• _Task to complete_
Gather each line of the records that contains the word "blue" and copy those lines out in full.

Records
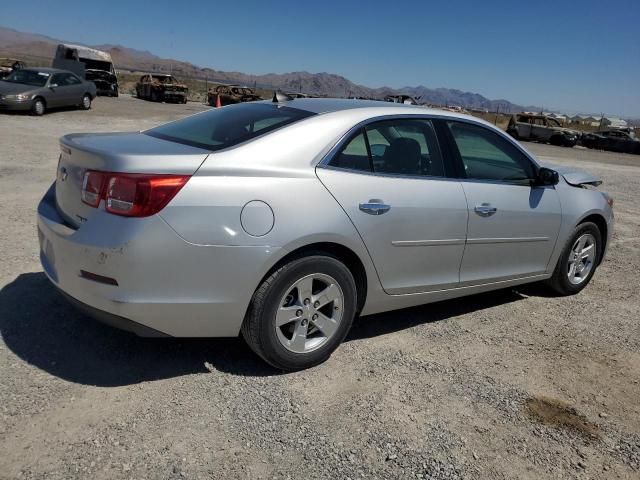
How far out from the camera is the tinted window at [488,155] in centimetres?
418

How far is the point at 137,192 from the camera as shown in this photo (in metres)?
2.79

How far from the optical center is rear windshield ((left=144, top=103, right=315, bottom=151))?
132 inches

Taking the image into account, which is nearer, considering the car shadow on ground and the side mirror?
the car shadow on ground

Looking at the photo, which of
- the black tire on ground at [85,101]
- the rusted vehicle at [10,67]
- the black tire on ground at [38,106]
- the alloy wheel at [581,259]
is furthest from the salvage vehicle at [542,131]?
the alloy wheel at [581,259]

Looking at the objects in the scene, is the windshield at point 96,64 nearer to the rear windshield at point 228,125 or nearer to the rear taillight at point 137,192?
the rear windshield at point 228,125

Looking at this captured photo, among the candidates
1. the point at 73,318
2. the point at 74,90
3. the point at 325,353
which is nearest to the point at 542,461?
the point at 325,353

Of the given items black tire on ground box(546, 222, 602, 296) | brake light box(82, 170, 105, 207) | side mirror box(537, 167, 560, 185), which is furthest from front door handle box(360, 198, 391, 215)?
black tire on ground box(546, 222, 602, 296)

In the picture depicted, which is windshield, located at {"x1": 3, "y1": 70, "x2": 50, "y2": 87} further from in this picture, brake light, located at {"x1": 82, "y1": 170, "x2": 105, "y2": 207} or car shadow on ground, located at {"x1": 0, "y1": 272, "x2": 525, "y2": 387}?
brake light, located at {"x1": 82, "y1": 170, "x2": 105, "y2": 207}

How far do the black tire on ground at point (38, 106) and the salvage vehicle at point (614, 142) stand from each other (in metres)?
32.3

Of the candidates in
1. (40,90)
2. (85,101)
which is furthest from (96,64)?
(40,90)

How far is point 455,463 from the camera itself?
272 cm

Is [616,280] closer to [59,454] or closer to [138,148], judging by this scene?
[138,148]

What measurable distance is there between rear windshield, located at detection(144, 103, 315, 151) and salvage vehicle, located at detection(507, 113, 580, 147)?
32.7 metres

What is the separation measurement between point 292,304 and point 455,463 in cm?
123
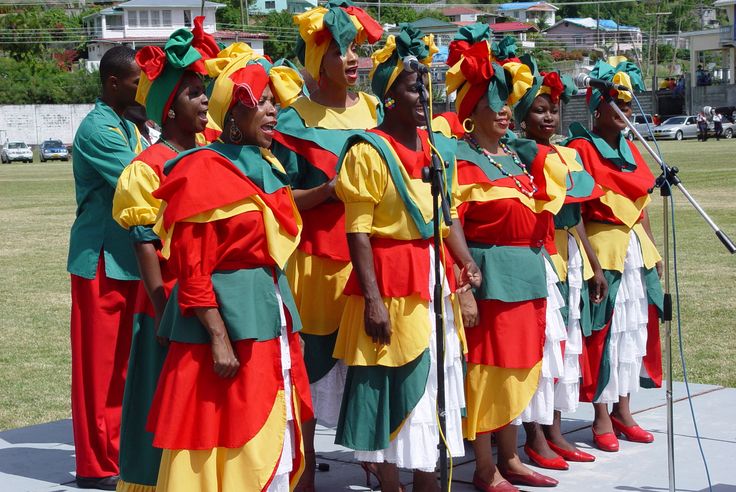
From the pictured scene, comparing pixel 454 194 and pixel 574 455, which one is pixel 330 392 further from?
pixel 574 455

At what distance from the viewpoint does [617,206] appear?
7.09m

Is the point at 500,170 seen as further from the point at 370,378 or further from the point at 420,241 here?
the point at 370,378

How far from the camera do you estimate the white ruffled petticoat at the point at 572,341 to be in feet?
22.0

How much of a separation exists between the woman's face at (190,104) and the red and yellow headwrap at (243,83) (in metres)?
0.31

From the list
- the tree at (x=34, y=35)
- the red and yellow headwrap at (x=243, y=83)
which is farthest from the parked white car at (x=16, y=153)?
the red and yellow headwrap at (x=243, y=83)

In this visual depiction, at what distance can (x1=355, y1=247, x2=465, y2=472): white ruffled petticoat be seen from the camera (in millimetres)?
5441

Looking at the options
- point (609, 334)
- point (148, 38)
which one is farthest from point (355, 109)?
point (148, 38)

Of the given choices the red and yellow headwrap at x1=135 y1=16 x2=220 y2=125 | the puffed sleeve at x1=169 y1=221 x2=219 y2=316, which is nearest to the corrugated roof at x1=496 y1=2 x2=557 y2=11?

...

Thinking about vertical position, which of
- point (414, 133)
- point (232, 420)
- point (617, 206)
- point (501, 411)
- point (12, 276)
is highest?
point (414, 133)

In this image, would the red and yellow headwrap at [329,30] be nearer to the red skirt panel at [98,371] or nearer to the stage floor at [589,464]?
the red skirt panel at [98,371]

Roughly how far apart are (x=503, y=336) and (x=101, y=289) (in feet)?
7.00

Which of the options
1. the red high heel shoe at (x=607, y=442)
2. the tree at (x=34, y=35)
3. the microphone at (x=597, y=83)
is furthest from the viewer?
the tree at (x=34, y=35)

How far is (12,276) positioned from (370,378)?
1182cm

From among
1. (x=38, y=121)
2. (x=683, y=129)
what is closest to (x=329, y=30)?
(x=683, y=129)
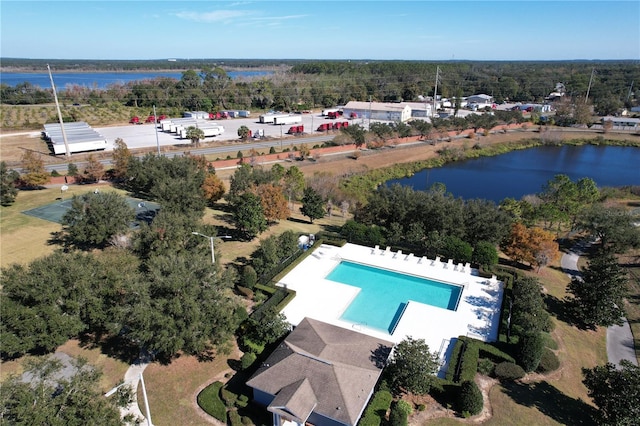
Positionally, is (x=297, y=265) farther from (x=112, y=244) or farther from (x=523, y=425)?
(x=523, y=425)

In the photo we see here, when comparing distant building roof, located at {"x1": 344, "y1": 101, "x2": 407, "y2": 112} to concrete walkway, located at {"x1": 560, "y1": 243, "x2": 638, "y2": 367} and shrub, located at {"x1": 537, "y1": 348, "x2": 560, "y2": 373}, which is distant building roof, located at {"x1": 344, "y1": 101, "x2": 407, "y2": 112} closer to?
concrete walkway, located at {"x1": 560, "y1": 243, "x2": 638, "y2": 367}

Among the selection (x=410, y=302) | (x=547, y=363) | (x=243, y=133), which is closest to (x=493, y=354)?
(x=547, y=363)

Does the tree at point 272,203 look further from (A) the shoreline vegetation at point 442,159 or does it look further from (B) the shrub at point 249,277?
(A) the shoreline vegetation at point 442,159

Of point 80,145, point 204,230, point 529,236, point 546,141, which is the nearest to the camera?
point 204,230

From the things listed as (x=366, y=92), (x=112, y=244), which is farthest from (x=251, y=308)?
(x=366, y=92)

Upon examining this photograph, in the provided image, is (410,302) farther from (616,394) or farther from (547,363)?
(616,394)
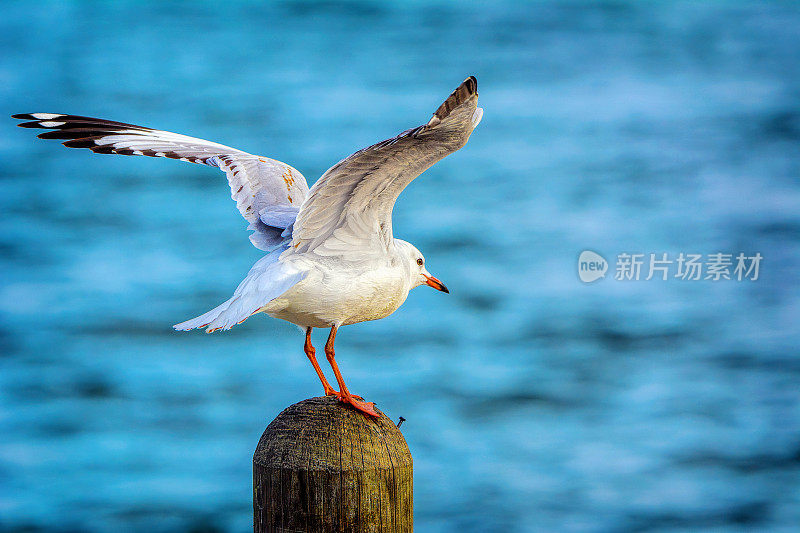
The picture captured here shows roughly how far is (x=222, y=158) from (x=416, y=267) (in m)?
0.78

==

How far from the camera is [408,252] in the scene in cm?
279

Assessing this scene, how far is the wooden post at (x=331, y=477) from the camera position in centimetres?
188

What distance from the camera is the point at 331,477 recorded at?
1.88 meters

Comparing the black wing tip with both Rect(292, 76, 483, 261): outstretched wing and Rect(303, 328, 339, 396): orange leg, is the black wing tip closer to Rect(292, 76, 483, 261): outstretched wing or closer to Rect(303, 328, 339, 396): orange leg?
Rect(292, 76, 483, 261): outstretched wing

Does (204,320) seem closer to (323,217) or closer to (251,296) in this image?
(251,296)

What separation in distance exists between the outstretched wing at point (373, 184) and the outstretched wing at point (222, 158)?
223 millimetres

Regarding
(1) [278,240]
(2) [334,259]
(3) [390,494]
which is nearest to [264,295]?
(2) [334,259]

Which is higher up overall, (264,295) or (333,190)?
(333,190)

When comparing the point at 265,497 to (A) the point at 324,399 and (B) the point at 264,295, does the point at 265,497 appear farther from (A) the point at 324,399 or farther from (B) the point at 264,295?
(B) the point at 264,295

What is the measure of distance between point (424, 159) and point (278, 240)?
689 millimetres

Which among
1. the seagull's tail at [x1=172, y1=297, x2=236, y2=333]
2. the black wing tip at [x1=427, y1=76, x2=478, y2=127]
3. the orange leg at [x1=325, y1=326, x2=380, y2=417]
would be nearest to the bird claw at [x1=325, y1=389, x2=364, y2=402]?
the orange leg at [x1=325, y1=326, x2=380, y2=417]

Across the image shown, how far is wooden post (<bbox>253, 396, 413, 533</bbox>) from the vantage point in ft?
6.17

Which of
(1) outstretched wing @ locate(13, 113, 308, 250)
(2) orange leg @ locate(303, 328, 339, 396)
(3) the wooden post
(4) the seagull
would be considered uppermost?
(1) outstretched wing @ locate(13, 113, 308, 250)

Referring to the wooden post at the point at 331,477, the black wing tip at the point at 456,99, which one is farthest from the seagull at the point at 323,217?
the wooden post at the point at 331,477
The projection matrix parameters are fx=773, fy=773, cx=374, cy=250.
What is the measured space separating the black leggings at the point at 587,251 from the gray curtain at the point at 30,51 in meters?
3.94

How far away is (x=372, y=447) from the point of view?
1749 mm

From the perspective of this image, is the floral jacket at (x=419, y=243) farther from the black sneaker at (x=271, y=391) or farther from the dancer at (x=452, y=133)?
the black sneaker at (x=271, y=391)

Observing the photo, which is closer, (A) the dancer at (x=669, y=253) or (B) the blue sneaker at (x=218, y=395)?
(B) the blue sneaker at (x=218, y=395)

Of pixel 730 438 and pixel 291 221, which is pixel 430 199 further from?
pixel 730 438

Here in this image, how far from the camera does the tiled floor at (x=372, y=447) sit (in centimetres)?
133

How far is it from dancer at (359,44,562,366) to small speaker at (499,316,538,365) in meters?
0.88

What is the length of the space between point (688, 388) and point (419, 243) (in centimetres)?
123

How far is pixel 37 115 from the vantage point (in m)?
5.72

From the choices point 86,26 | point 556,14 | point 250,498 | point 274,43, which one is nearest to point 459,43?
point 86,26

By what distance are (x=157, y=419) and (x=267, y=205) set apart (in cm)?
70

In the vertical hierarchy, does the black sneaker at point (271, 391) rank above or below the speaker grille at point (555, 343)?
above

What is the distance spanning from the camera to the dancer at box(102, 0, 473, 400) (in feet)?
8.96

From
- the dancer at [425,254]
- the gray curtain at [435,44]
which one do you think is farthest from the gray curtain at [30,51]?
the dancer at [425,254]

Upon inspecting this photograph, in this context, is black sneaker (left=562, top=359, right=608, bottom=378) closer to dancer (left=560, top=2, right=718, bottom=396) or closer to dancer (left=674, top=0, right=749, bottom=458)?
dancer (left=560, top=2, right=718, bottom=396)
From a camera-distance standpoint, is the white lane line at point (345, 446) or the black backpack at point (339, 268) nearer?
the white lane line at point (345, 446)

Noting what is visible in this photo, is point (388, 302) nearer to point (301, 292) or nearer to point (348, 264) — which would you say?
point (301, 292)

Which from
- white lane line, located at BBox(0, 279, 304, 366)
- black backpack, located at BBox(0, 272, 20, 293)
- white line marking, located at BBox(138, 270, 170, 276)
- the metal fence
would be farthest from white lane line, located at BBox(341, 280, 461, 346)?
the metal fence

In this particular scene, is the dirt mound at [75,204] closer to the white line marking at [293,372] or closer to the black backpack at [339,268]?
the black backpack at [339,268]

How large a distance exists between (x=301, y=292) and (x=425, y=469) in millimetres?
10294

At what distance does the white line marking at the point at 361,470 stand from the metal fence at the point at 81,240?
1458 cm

• _Solution below_
Observing the photo, which is closer, (A) the dancer at (x=669, y=253) or (B) the blue sneaker at (x=218, y=395)?
(B) the blue sneaker at (x=218, y=395)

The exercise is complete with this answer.